SELECTED EXTRACT:
━━━━━━━━━━━━━━━━

On Tue, Apr 29, 2008 at 07:21:02PM -0400, david m. richter wrote:
> On Tue, 29 Apr 2008, J. Bruce Fields wrote:
> 
> > On Tue, Apr 29, 2008 at 01:54:54PM -0700, Andrew Morton wrote:
> > > On Tue, 29 Apr 2008 11:42:48 +0800
> > > "Bryan Wu" <cooloney@kernel.org> wrote:
> > > 
> > > > Hi folk,
> > > > 
> > > > This days I am digging into this LTP bug reported on our Blackfin test
> > > > machine, but I think it is general for other system.
> > > > https://blackfin.uclinux.org/gf/project/uclinux-dist/tracker/?action=TrackerItemEdit&tracker_id=141&tracker_item_id=3743
> > > > 
> > > > And I also found Kumar Gala reported this similar bug before.
> > > > http://lkml.org/lkml/2007/11/14/388
> > > > 
> > > > 1, when opening and creating a new on ramfs/tmpfs, the dentry->d_count
> > > > will be added one as below:
> > > > --
> > > > ramfs_mknod(struct inode *dir, struct dentry *dentry, int mode, dev_t dev)
> > > > {
> > > > |_______struct inode * inode = ramfs_get_inode(dir->i_sb, mode, dev);
> > > > |_______int error = -ENOSPC;
> > > > 
> > > > |_______if (inode) {
> > > > |_______|_______if (dir->i_mode & S_ISGID) {
> > > > |_______|_______|_______inode->i_gid = dir->i_gid;
> > > > |_______|_______|_______if (S_ISDIR(mode))
> > > > |_______|_______|_______|_______inode->i_mode |= S_ISGID;
> > > > |_______|_______}
> > > > |_______|_______d_instantiate(dentry, inode);
> > > > |_______|_______dget(dentry);|__/* Extra count - pin the dentry in core */
> > > > |_______|_______error = 0;
> > > > |_______|_______dir->i_mtime = dir->i_ctime = CURRENT_TIME;
> > > > |_______}
> > > > |_______return error;
> > > > }
> > > > --
> > > > The dget(dentry) call introduces an extra count, why?

━━━━━━━━━━━━━━━━

EXTRACTED INFORMATION:

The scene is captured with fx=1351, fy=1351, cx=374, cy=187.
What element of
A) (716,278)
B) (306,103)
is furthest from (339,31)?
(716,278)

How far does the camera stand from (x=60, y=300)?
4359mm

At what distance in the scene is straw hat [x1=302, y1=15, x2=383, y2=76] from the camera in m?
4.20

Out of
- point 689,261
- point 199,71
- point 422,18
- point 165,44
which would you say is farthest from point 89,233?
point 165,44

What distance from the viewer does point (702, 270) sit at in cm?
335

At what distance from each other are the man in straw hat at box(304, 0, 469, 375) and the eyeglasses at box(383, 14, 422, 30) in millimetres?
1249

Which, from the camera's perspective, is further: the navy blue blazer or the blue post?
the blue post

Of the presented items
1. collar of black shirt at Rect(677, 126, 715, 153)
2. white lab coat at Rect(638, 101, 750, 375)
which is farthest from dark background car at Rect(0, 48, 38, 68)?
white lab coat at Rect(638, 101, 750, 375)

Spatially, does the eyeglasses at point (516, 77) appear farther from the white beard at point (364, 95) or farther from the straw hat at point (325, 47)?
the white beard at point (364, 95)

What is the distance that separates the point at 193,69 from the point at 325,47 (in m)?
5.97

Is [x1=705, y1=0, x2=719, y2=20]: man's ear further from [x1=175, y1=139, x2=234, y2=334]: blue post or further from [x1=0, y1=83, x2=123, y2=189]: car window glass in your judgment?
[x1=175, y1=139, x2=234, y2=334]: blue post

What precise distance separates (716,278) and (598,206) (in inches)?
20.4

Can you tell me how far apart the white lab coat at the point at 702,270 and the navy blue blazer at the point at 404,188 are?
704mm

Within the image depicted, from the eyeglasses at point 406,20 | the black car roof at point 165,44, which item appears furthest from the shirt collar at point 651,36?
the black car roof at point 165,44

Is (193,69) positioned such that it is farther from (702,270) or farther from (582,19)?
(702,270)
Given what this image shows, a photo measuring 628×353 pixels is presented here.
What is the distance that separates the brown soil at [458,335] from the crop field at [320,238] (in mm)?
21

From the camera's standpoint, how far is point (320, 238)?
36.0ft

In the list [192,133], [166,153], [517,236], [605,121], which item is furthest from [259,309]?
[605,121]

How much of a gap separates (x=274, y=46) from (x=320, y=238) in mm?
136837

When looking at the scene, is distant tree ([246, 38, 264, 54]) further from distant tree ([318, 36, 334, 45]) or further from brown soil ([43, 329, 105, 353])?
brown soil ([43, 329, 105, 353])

━━━━━━━━━━━━━━━━

WHAT THIS EXERCISE ASKS:
1) Reproduce the portion of the ramfs mailing-list excerpt starting at "On Tue, Apr 29, 2008 at 07:21:02PM" and ending at "for other system.".
2) Pick up the ramfs mailing-list excerpt right after its final line and keep it going.

RESULTS BY TASK:
1)
On Tue, Apr 29, 2008 at 07:21:02PM -0400, david m. richter wrote:
> On Tue, 29 Apr 2008, J. Bruce Fields wrote:
> 
> > On Tue, Apr 29, 2008 at 01:54:54PM -0700, Andrew Morton wrote:
> > > On Tue, 29 Apr 2008 11:42:48 +0800
> > > "Bryan Wu" <cooloney@kernel.org> wrote:
> > > 
> > > > Hi folk,
> > > > 
> > > > This days I am digging into this LTP bug reported on our Blackfin test
> > > > machine, but I think it is general for other system.

2)
> > > > it is the same in tmpfs.
> > > 
> > > Because those dentries have no backing store.  Their sole existance is in
> > > the dentry cache which is normally reclaimable.  But we can't reclaim these
> > > dentries because there is nowhere from where they can be reestablished.
> > > 
> > > > 2, when calling  fcntl(fd, F_SETLEASE,F_WRLCK), it will return -EAGAIN
> > > > --
> > > > |_______if ((arg == F_WRLCK)
> > > > |_______    && ((atomic_read(&dentry->d_count) > 1)
> > > > |_______|_______|| (atomic_read(&inode->i_count) > 1)))
> > > > |_______|_______goto out;
> > > > --
> > > 
> > > Sucky heuristic.
> > 
> > Yes.
> > 
> > > 
> > > > because the dentry->d_count will be 2 not 1. I tested ext2 on Blackfin, it is 1.
> > > > 
> > > > 3, so I guess maybe the dget(dentry) of ramfs_mknod is useless. But
> > > > after remove this dget(),
> > > > the ramfs can not be mounted as rootfs at all.
> > > 
> > > Interesting.  Presumably it got reclaimed synchronously somehow.
> > > 
> > > > Is the bug in generic_setlease() or in the ramfs/tmpfs inode create function?
> > > > 
> > > > Of course, simply remove the test '((atomic_read(&dentry->d_count) >
> > > > 1)' can workaround this issue.
> > > 
> > > I guess we should make the generic_setlease() heuristic smarter.
> > > 
> > > Of course the _reason_ for that heuristic is uncommented and lost in time. 
> > > And one wonders what locking prevents it from being totally racy, and if
> > > "none", what happens when the race hits.  Sigh.
> 
> 	i'm not sure which particular kernel version we're talking about, 
> but i think the intent was to rely on the BKL.  i noticed a couple cases 
> where this didn't actually hold -- e.g., bruce has a patch queued to move 
> the kmalloc in generic_setlease() so that it precedes the 
> d_count/i_writecount checks and covers the race he mentions below.  an 
> earlier patch closed a similar thing with get_write_access() when handling 
> a truncate, etc.
> 
> 	fyi (well, not you, bruce): relatedly, i have a set of patches to 
> introduce per-inode lease enabling/disabling (so we can fully implement 
> NFSv4.0 file delegations and v4.1 directory delegations) which expand the 
> cases where leases are broken (e.g. unlink) and which make it somewhat 
> more explicit when it's safe to lease/break.  perhaps the next merge 
> window for the first set of them.
> 
> 
> > Yes, I think the race is:
> > 
> > 	1. generic_setlease(., F_WRLCK, .) checks d_count and i_count,
> > 	   both are 1.
> > 
> > 	2. a read open comes in, calls break_lease which finds no lease
> > 	   and continues happily on.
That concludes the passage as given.